Quando o mar decide o final da história

A incrível história de dois mortos à procura de um corpo.
Parece o título de alguma novela de realismo fantástico, não parece? Mas não é. Esse é o título de uma matéria que eu fiz para o hoje extinto jornal O Estado (Florianópolis), em agosto de 1998, sobre uma das características do mar que eu até então desconhecia: o livre-arbítrio.
A gente pensa que não, mas o mar tem lá sua idiossincrasia, suas teimas, seus embirros. Não há oceanógrafo que consiga antever as respostas do oceano diante de certas situações aparentemente corriqueiras. Uma dessas situações é a decisão do destino que vai dar aos corpos dos afogados. Em alguns casos, o mar os toma para si e transforma o silêncio de suas profundezas num túmulo inviolável e inacessível. Em outros, ele os devolve rapidamente e, às vezes, aos pedaços.
A propósito disso, um resumo do caso com que abro o texto pode explicar o sentido do que estou querendo dizer:
Naquela época, um tronco humano – e quando digo tronco refiro-me apenas ao torso, sem braços, pernas etc. – foi localizado boiando ao largo da praia dos Ingleses, no Norte da Ilha, e imediatamente familiares de duas pessoas que haviam desaparecido no mar pouco tempo antes foram tentar sua identificação.
Um dos mortos era um pescador de Laguna, alguns quilômetros ao sul, tragado pelo oceano 12 dias antes; o outro, um desses pescadores de beira de mar que fora derrubado por uma onda mais violenta quando lançava suas linhas no costão dos Ingleses, naquela mesma semana. Como havia quase nada para identificar no pouco que o mar devolvera, foi necessário que familiares dos dois mortos fornecessem material genético para a comparação.
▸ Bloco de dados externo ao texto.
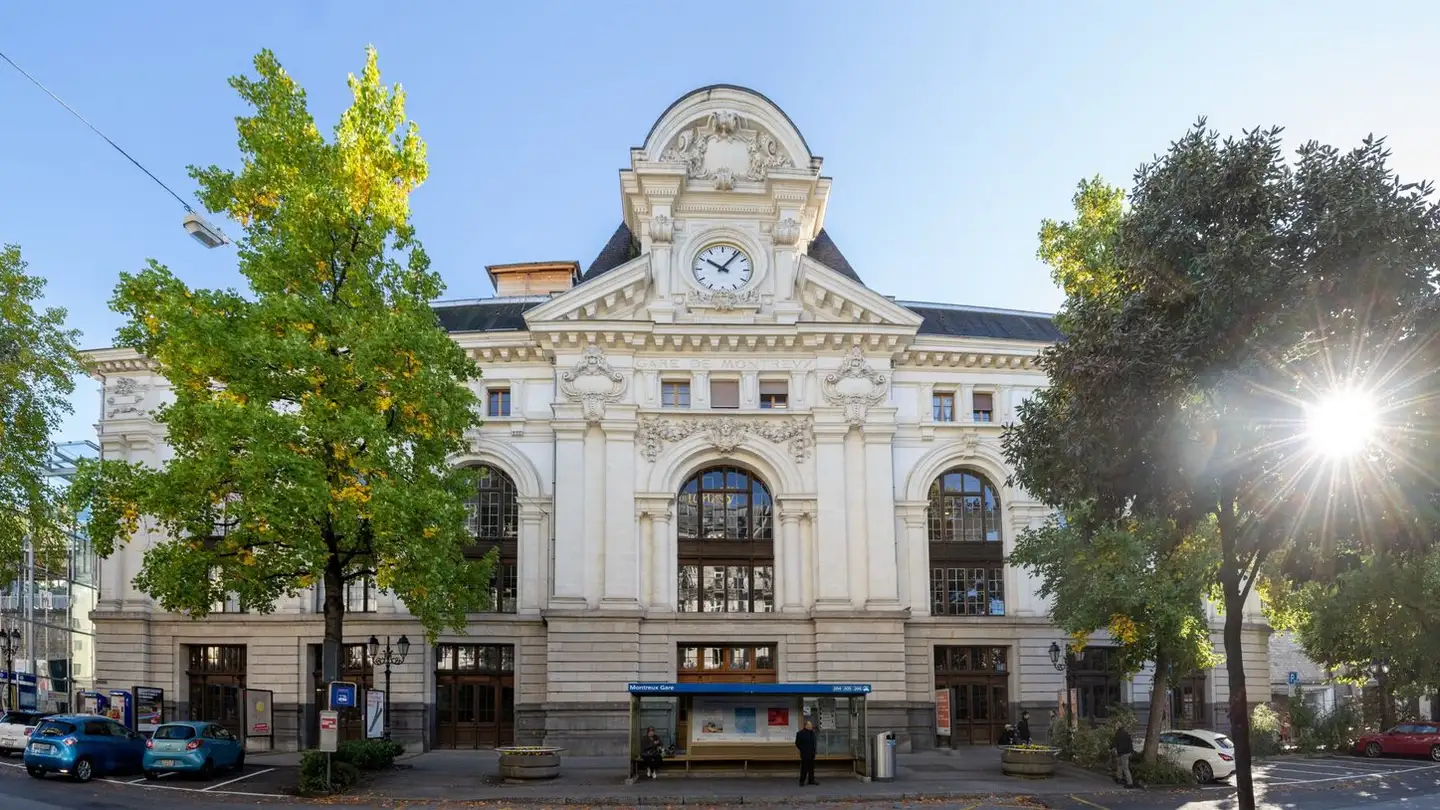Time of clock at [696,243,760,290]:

Daí, o título meio fantasioso da matéria.
Mas o que me chamou a atenção, nesse meio tempo entre o encontro do torso e sua identificação, foi a possibilidade de um terceiro morto – muito mais antigo que os dois primeiros, mas nem por isso menos qualificado a reivindicar aquele pedaço de corpo que o mar libertara de suas entranhas – entrar na disputa: tratava-se de um rapaz de vinte e poucos anos, que desaparecera enquanto tentava desentocar uma garoupa, durante um safári de caça submarina, e nunca fora encontrado.
O detalhe é que fazia quatorze anos que o mar o abraçara, e não houve reza brava que o fizesse devolvê-lo. Mesmo hoje, quase trinta anos depois de ter feito a matéria, não soube de notícias a respeito do encontro de seus restos mortais.
Por isso, acho que o mar tem lá suas razões, algumas insondáveis, para fazer o que faz. A dúvida é: por que alguns afogados conseguem a chance de ser sepultados em terra firme, enquanto outros têm como mausoléu a escuridão do mar – como na música ‘Angélica’, de Chico Buarque? Terá relação com a natureza de cada um, ou com a relação de cada um com o mar, em vida? Será uma punição pela ousadia de devassar algum recanto que o mar queira manter intocado? Ou, numa tese mais ampliada: será afinal uma punição ou uma recompensa vestir-se de mar para sempre?